__WHAT TO PRODUCE__
Whatever the records say, give every one of them again exactly.
# # #
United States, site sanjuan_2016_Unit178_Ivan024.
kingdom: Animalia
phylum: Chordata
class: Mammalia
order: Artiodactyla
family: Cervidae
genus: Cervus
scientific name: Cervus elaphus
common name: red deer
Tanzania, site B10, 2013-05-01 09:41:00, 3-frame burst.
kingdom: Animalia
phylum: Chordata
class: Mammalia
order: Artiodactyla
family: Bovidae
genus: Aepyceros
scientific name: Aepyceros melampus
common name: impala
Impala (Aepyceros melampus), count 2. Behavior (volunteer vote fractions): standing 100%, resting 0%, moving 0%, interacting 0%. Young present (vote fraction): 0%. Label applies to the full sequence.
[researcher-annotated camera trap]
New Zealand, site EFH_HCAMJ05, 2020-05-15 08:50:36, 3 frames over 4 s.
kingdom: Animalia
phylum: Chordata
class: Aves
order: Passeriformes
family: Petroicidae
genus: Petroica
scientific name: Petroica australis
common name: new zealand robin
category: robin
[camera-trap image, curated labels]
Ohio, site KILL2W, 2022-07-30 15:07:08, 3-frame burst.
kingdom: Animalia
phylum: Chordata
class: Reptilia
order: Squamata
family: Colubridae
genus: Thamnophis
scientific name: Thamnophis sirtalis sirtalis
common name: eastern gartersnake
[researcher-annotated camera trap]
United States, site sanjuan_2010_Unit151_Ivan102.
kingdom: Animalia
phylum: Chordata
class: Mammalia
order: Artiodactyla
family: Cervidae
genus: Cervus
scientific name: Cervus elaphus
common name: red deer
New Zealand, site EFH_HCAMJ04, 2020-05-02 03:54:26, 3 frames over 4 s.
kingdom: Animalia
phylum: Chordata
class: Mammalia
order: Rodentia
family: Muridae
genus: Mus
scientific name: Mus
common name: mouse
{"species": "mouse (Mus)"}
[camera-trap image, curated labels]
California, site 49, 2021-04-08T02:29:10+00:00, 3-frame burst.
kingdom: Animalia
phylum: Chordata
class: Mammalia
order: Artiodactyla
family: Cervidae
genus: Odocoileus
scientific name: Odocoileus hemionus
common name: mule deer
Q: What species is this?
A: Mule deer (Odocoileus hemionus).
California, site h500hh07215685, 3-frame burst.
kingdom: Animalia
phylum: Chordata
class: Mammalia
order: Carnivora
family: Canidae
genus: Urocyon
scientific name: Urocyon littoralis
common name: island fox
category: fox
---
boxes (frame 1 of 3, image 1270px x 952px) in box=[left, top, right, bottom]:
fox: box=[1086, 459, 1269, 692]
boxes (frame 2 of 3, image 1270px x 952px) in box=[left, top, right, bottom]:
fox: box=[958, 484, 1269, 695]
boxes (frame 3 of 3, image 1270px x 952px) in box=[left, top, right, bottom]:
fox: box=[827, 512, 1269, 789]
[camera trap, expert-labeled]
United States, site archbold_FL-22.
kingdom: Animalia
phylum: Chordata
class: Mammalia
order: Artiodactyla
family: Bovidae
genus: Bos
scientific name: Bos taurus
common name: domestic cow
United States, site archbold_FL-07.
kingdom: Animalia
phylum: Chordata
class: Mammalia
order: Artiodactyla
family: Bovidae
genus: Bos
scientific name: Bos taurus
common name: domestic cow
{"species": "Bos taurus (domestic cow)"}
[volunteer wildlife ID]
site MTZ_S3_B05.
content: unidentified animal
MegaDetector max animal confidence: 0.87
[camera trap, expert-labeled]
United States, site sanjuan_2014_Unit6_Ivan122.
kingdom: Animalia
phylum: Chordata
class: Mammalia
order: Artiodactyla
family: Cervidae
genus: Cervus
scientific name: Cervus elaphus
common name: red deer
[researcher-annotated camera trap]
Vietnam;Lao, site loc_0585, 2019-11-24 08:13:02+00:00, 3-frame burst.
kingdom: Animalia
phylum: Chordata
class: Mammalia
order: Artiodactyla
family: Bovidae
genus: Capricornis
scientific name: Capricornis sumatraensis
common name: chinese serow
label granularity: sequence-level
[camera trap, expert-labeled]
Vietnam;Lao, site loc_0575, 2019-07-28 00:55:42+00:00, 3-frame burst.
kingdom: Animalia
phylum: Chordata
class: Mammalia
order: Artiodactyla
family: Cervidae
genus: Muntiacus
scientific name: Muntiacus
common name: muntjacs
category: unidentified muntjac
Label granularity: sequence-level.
# # #
__YOUR RESPONSE__
United States, site sanjuan_2016_Unit178_Ivan024.
kingdom: Animalia
phylum: Chordata
class: Mammalia
order: Artiodactyla
family: Cervidae
genus: Cervus
scientific name: Cervus elaphus
common name: red deer
Tanzania, site B10, 2013-05-01 09:41:00, 3-frame burst.
kingdom: Animalia
phylum: Chordata
class: Mammalia
order: Artiodactyla
family: Bovidae
genus: Aepyceros
scientific name: Aepyceros melampus
common name: impala
Impala (Aepyceros melampus), count 2. Behavior (volunteer vote fractions): standing 100%, resting 0%, moving 0%, interacting 0%. Young present (vote fraction): 0%. Label applies to the full sequence.
[researcher-annotated camera trap]
New Zealand, site EFH_HCAMJ05, 2020-05-15 08:50:36, 3 frames over 4 s.
kingdom: Animalia
phylum: Chordata
class: Aves
order: Passeriformes
family: Petroicidae
genus: Petroica
scientific name: Petroica australis
common name: new zealand robin
category: robin
[camera-trap image, curated labels]
Ohio, site KILL2W, 2022-07-30 15:07:08, 3-frame burst.
kingdom: Animalia
phylum: Chordata
class: Reptilia
order: Squamata
family: Colubridae
genus: Thamnophis
scientific name: Thamnophis sirtalis sirtalis
common name: eastern gartersnake
[researcher-annotated camera trap]
United States, site sanjuan_2010_Unit151_Ivan102.
kingdom: Animalia
phylum: Chordata
class: Mammalia
order: Artiodactyla
family: Cervidae
genus: Cervus
scientific name: Cervus elaphus
common name: red deer
New Zealand, site EFH_HCAMJ04, 2020-05-02 03:54:26, 3 frames over 4 s.
kingdom: Animalia
phylum: Chordata
class: Mammalia
order: Rodentia
family: Muridae
genus: Mus
scientific name: Mus
common name: mouse
{"species": "mouse (Mus)"}
[camera-trap image, curated labels]
California, site 49, 2021-04-08T02:29:10+00:00, 3-frame burst.
kingdom: Animalia
phylum: Chordata
class: Mammalia
order: Artiodactyla
family: Cervidae
genus: Odocoileus
scientific name: Odocoileus hemionus
common name: mule deer
Q: What species is this?
A: Mule deer (Odocoileus hemionus).
California, site h500hh07215685, 3-frame burst.
kingdom: Animalia
phylum: Chordata
class: Mammalia
order: Carnivora
family: Canidae
genus: Urocyon
scientific name: Urocyon littoralis
common name: island fox
category: fox
---
boxes (frame 1 of 3, image 1270px x 952px) in box=[left, top, right, bottom]:
fox: box=[1086, 459, 1269, 692]
boxes (frame 2 of 3, image 1270px x 952px) in box=[left, top, right, bottom]:
fox: box=[958, 484, 1269, 695]
boxes (frame 3 of 3, image 1270px x 952px) in box=[left, top, right, bottom]:
fox: box=[827, 512, 1269, 789]
[camera trap, expert-labeled]
United States, site archbold_FL-22.
kingdom: Animalia
phylum: Chordata
class: Mammalia
order: Artiodactyla
family: Bovidae
genus: Bos
scientific name: Bos taurus
common name: domestic cow
United States, site archbold_FL-07.
kingdom: Animalia
phylum: Chordata
class: Mammalia
order: Artiodactyla
family: Bovidae
genus: Bos
scientific name: Bos taurus
common name: domestic cow
{"species": "Bos taurus (domestic cow)"}
[volunteer wildlife ID]
site MTZ_S3_B05.
content: unidentified animal
MegaDetector max animal confidence: 0.87
[camera trap, expert-labeled]
United States, site sanjuan_2014_Unit6_Ivan122.
kingdom: Animalia
phylum: Chordata
class: Mammalia
order: Artiodactyla
family: Cervidae
genus: Cervus
scientific name: Cervus elaphus
common name: red deer
[researcher-annotated camera trap]
Vietnam;Lao, site loc_0585, 2019-11-24 08:13:02+00:00, 3-frame burst.
kingdom: Animalia
phylum: Chordata
class: Mammalia
order: Artiodactyla
family: Bovidae
genus: Capricornis
scientific name: Capricornis sumatraensis
common name: chinese serow
label granularity: sequence-level
[camera trap, expert-labeled]
Vietnam;Lao, site loc_0575, 2019-07-28 00:55:42+00:00, 3-frame burst.
kingdom: Animalia
phylum: Chordata
class: Mammalia
order: Artiodactyla
family: Cervidae
genus: Muntiacus
scientific name: Muntiacus
common name: muntjacs
category: unidentified muntjac
Label granularity: sequence-level.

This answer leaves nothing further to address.